AstraZeneca knocks back latest approach from US drugs giant Pfizer

2nd May 2014


While Pfizer is showing no signs of letting AztraZeneca out of its crosshairs, the latest offering from the US drugs giant has endured yet another rejection from the FTSE 100 constituent.

The American firm, and maker of Viagra, today confirmed it had submitted a new proposal, upping its offer to £50 per share, valuing the revamped deal at a massive £63bn.

The latest offer represents a 39% premium to the closing price of £35.86 on 3 January 2014; the trading day immediately prior to the date of Pfizer’s January proposal.

A statement issued by Pfizer said: “The proposal would provide an opportunity for AstraZeneca shareholders to achieve significant value immediately upon closing of the transaction and at the same time participate in the short, medium and long-term value creation expected from the combination.”

Ian Read, Pfizer chairman and chief executive added: ““We believe our proposal is responsive to the views of AstraZeneca shareholders and provides a sound basis upon which to arrive at recommendable terms for the combination of our two companies.”

But a response issued on Friday, where the board of AstraZeneca once again declined to engage said the terms described in Pfizer’s proposal are inadequate and “substantially undervalue” the business and are not a basis on which to engage with Pfizer.

Chairman of AstraZeneca, Leif Johansson said: “We are showing strong momentum as an independent company, in particular with our exciting, rapidly progressing pipeline, which the Board believes will deliver significant value for shareholders.
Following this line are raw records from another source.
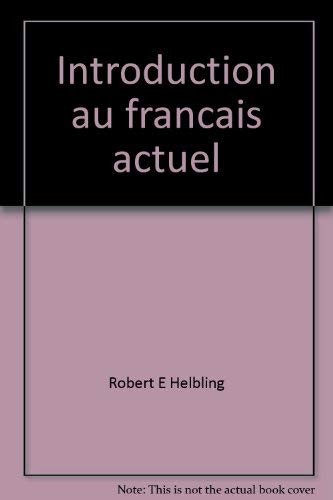 Introduction au français actuel by Robert E. Helbling cover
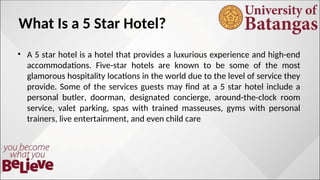 What Is a 5 Star Hotel?
• A 5 star hotel is a hotel that provides a luxurious experience and high-end
accommodations. Five-star hotels are known to be some of the most
glamorous hospitality locations in the world due to the level of service they
provide. Some of the services guests may find at a 5 star hotel include a
personal butler, doorman, designated concierge, around-the-clock room
service, valet parking, spas with trained masseuses, gyms with personal
trainers, live entertainment, and even child care
 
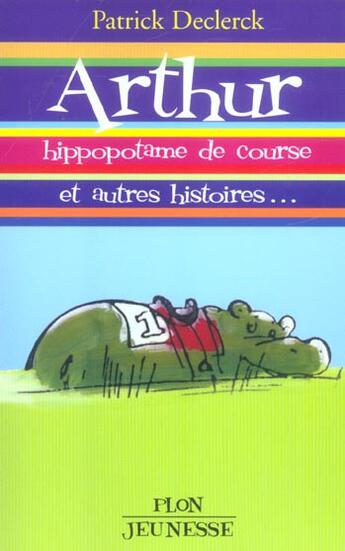 Couverture du livre « Arthur, Hippopotame De Course  Et Autres Histoires » de Patrick Declerck aux éditions Plon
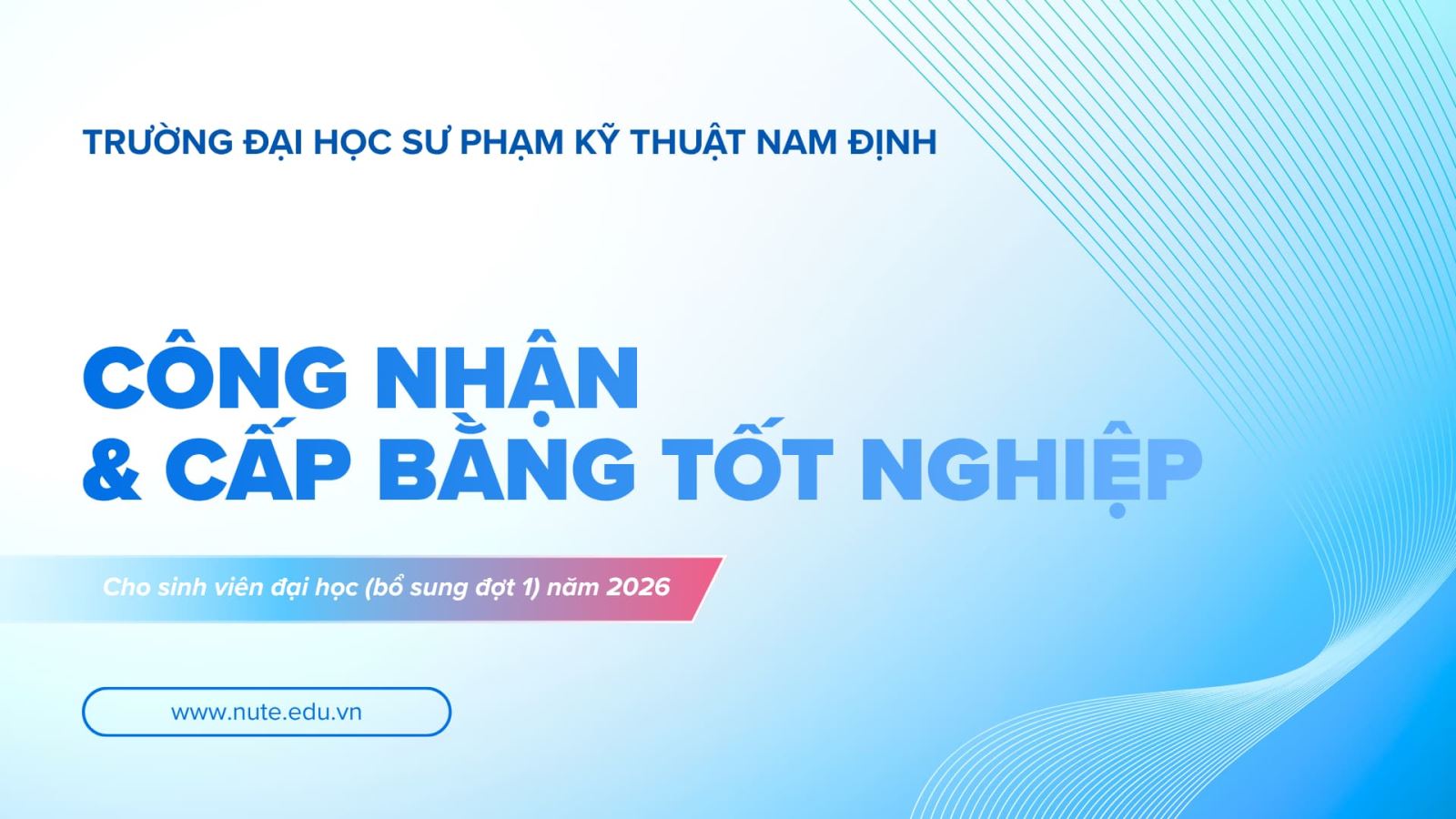 Công nhận và cấp bằng tốt nghiệp cho sinh viên đại học (bổ sung đợt 1) năm 2026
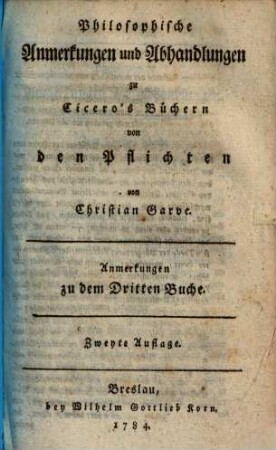 Philosophische Anmerkungen und Abhandlungen zu Cicero's Büchern von den Pflichten, 3. Anmerkungen zu dem Dritten Buche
Pfizer’s proposal would dramatically dilute AstraZeneca shareholders’ exposure to our unique pipeline and would create risks around its delivery. As such, the Board has no hesitation in rejecting the Proposal.”

Pfizer had previously submitted a preliminary, indication of interest to the board of directors of AstraZeneca in January regarding a possible merger transaction.

However after what are described by Pfizer as “limited high-level discussions”, AstraZeneca declined to pursue the matter further. Undeterred, Pfizer contacted AstraZeneca again on 26 April hoping to renew discussions only to be rejected once again.

The proposed merger, which has seen Pfizer’s Read contact the Prime Minister David Cameron is engulfed in controversy, chiefly over fears of potential job losses in the UK, where AstraZeneca employs almost 7,000 people.

Speaking to the Financial Times, Lord Sainsbury, the British philanthropist and former Labour science minister said that any assurances over UK jobs and investment would be “frankly meaningless”.

He added: “It is clear to me that this proposed takeover is going to deal a devastating blow to our profile in the pharmaceutical area.”

The proposed merger has driven AstraZeneca’s share up markedly, where the stock is now up by 15% in the past week alone and 23% better over the last month.